» Your assignment
An exact copy of every record, without the pictures, is what should come back.

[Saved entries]
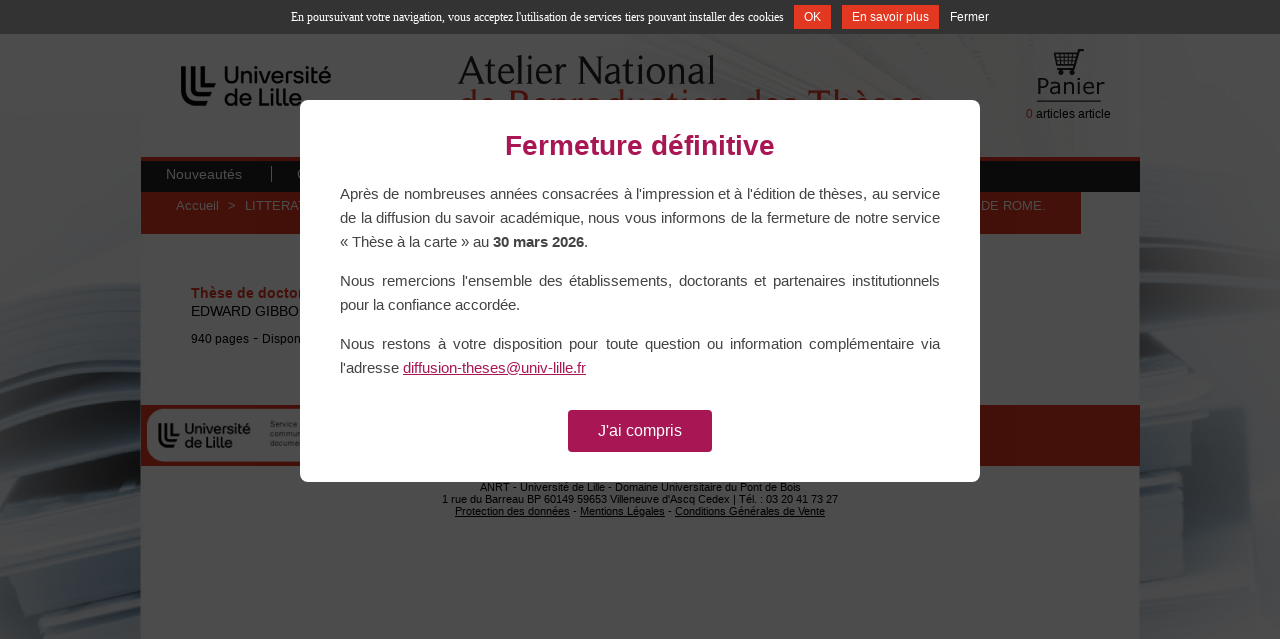

--- FILE ---
content_type: application/javascript
request_url: http://www.diffusiontheses.fr/tarteaucitron/lang/tarteaucitron.fr.js
body_size: 614
content:
/*global tarteaucitron */
tarteaucitron.lang = {
    "alertBig": "En poursuivant votre navigation, vous acceptez l'utilisation de services tiers pouvant installer des cookies",
    "alertSmall": "Gestion des cookies",
    "acceptAll": "OK",
    "personalize": "Personnaliser",
    "close": "Fermer",

    "info": "Transparence sur les cookies",
    "disclaimer": "En autorisant ces services tiers, vous acceptez le dépôt et la lecture de cookies et l'utilisation de technologies de suivi nécessaires à leur bon fonctionnement.",
    "allow": "Autoriser",
    "deny": "Interdire",
    "more": "En savoir plus",
    "source": "Voir le site officiel",
    "credit": "Gestion des cookies par tarteaucitron.js",
    
    "fallback": "est désactivé.",

    "ads": {
        "title": "Régies publicitaires",
        "details": "Les régies publicitaires permettent de générer des revenus en commercialisant les espaces publicitaires du site."
    },
    "analytics": {
        "title": "Mesure d'audience",
        "details": "Les services de mesure d'audience permettent de générer des statistiques de fréquentation utiles à l'amélioration du site."
    },
    "social": {
        "title": "Réseaux sociaux",
        "details": "Les réseaux sociaux permettent d'améliorer la convivialité du site et aident à sa promotion via les partages."
    }
};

» Response to this exercise
--- FILE ---
content_type: application/javascript
request_url: http://www.diffusiontheses.fr/tarteaucitron/lang/tarteaucitron.fr.js
body_size: 614
content:
/*global tarteaucitron */
tarteaucitron.lang = {
    "alertBig": "En poursuivant votre navigation, vous acceptez l'utilisation de services tiers pouvant installer des cookies",
    "alertSmall": "Gestion des cookies",
    "acceptAll": "OK",
    "personalize": "Personnaliser",
    "close": "Fermer",

    "info": "Transparence sur les cookies",
    "disclaimer": "En autorisant ces services tiers, vous acceptez le dépôt et la lecture de cookies et l'utilisation de technologies de suivi nécessaires à leur bon fonctionnement.",
    "allow": "Autoriser",
    "deny": "Interdire",
    "more": "En savoir plus",
    "source": "Voir le site officiel",
    "credit": "Gestion des cookies par tarteaucitron.js",
    
    "fallback": "est désactivé.",

    "ads": {
        "title": "Régies publicitaires",
        "details": "Les régies publicitaires permettent de générer des revenus en commercialisant les espaces publicitaires du site."
    },
    "analytics": {
        "title": "Mesure d'audience",
        "details": "Les services de mesure d'audience permettent de générer des statistiques de fréquentation utiles à l'amélioration du site."
    },
    "social": {
        "title": "Réseaux sociaux",
        "details": "Les réseaux sociaux permettent d'améliorer la convivialité du site et aident à sa promotion via les partages."
    }
};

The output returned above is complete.